Rudy Rucker, San Jose State University

By allowing CAs to have one or several continous-valued state variables, we can emulate a rich range of pheomena. The CAPOW software I developed with my SJSU students uses continuous-valued CAs to simulate nonlinear wave equations in one and two dimensions. The wave algorithm is based on numerical analysis considerations involving finite difference methods. "Continuous-Valued Cellular Automata for Non-Linear Wave Equations," by Daniel Ostrov and Rudy Rucker, Complex Systems 10, discusses how we reproduced a result obtained by Fermi-Pasta-Ulam back at the very dawn of CAs. My students and I are also working to reproduce some of the reaction-diffusion rules found in Hans Meinhardt's The Algorithmic Beauty of Shells. CAPOW is externally programmable, so it is easy to add new rules. If workshop participants have suggestions for new continuous-valued CA, we will try to implement them. One gnarly rule of interest replaces the diffusion component of Meinhardt's algorithms with a wave component, resulting in cellular reaction-wave equations.
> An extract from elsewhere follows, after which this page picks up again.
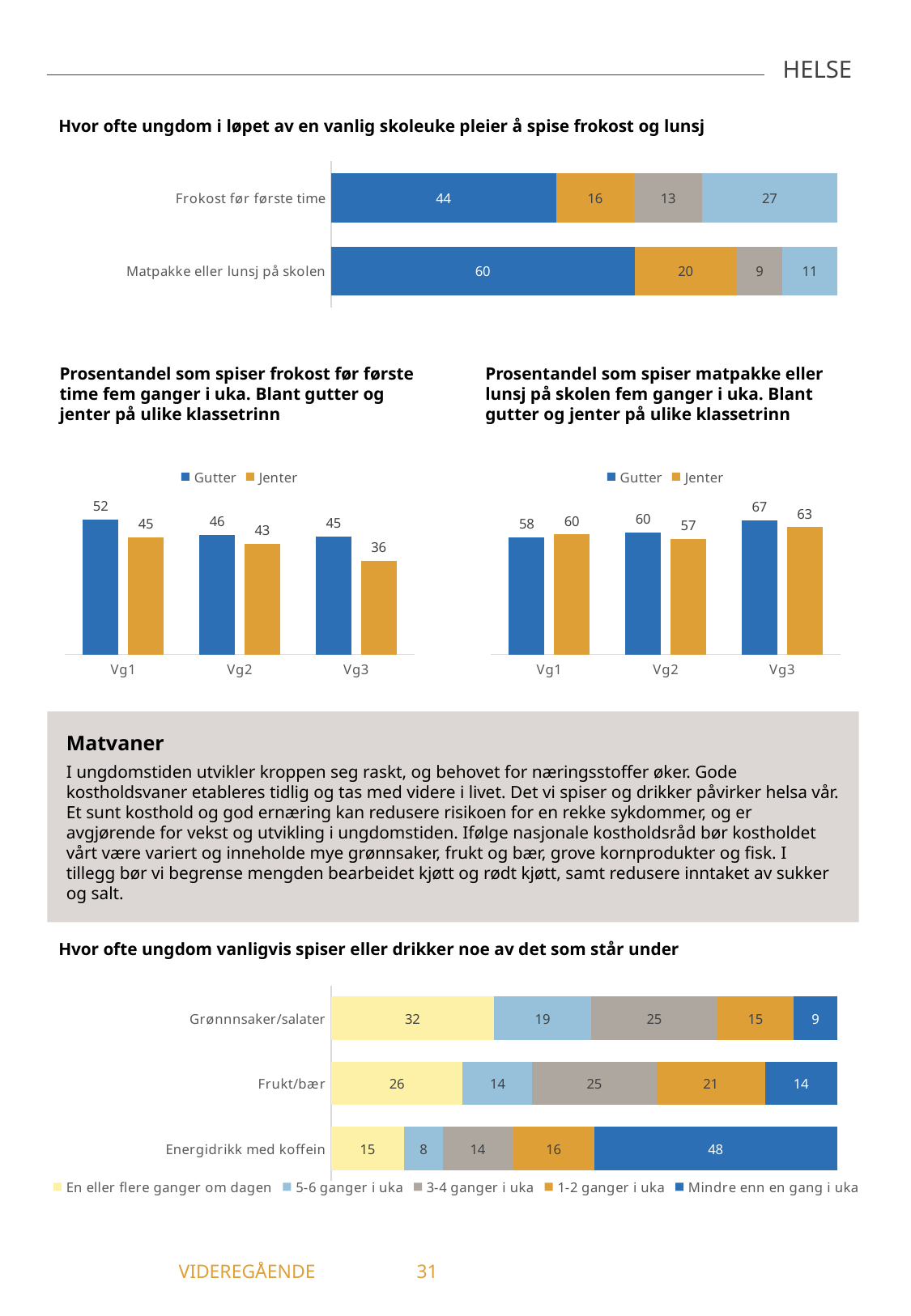
In the chart 'Prosentandel som spiser frokost før første time fem ganger i uka', what is the difference between Gutter and Jenter at Vg1? 7 What kind of chart is 'Hvor ofte ungdom vanligvis spiser eller drikker noe av det som står under'? stacked bar chart How many series does the legend list in the chart 'Prosentandel som spiser matpakke eller lunsj på skolen fem ganger i uka'? 2 In the chart 'Prosentandel som spiser frokost før første time fem ganger i uka', do the Gutter values rise or fall from Vg1 to Vg3? fall In the chart 'Hvor ofte ungdom i løpet av en vanlig skoleuke pleier å spise frokost og lunsj', what is the total of the stacked bar for 'Frokost før første time'? 100 In the chart 'Hvor ofte ungdom vanligvis spiser eller drikker noe av det som står under', what is the value for 'Mindre enn en gang i uka' for 'Energidrikk med koffein'? 48 In the chart 'Prosentandel som spiser matpakke eller lunsj på skolen fem ganger i uka', which class level has the highest value for Gutter? Vg3 In the chart 'Hvor ofte ungdom i løpet av en vanlig skoleuke pleier å spise frokost og lunsj', what is the value of the first (dark blue) segment for 'Matpakke eller lunsj på skolen'? 60 In the chart 'Prosentandel som spiser matpakke eller lunsj på skolen fem ganger i uka', which is larger at Vg1: Gutter or Jenter? Jenter In the chart 'Prosentandel som spiser frokost før første time fem ganger i uka', what is the value for Jenter at Vg3? 36 How many categories are shown in the chart 'Hvor ofte ungdom vanligvis spiser eller drikker noe av det som står under'? 3 In the chart 'Hvor ofte ungdom vanligvis spiser eller drikker noe av det som står under', which category has the highest value for 'En eller flere ganger om dagen'? Grønnnsaker/salater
Metastability, Nucleation and Growth in the Kinetic Ising Model

Roberto Schonmann, UCLA

Kinetic Ising models can be considered as simple statistical mechanics models with time evolution mechanisms. (They are spin-flip reversible interacting particle systems.) Similarly to the equilibrium models of statistical mechanics, their study is expected to shed light on the behavior of real-world systems. Of particular interest is the effect of the presence of a phase transition on patterns of relaxation in such models. Simulations and analytical studies have long been known to indicate the presence of metastable behavior, and eventual nucleation driven by large droplets of the equilibrium phase in the midst of the metastable phase. In this talk, rigorous results which confirm this picture will be presented and, in particular, the role of droplets of the so called Wulff shape will be stressed as being of special relevance.